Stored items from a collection
# # #

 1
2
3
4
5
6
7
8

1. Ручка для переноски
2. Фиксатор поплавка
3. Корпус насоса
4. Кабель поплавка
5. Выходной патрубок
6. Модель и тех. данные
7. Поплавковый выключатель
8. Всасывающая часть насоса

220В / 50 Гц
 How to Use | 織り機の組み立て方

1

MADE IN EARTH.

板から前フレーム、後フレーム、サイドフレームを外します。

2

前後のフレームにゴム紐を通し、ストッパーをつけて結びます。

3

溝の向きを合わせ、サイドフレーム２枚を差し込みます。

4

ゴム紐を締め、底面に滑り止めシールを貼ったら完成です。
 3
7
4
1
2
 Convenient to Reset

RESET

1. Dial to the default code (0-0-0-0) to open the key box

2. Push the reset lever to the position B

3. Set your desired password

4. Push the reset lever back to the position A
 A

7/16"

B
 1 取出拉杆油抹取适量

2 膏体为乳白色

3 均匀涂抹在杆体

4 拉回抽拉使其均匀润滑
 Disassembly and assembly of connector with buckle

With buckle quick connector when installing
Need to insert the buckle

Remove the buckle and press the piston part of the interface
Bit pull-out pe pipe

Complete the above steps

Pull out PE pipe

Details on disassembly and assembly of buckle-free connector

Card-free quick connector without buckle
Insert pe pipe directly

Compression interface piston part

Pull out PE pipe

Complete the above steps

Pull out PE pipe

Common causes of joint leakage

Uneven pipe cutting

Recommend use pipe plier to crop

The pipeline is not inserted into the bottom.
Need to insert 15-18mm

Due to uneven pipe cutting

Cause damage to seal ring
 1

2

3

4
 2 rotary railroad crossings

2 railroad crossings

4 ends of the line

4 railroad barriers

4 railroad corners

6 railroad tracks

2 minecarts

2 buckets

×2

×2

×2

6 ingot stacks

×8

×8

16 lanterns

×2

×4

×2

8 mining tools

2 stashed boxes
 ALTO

# # #

▶ Instructions to follow: Every line containing the string "position" is required; copy each such line from the data.

▶ Exercise solution:
2. Push the reset lever to the position B
4. Push the reset lever back to the position A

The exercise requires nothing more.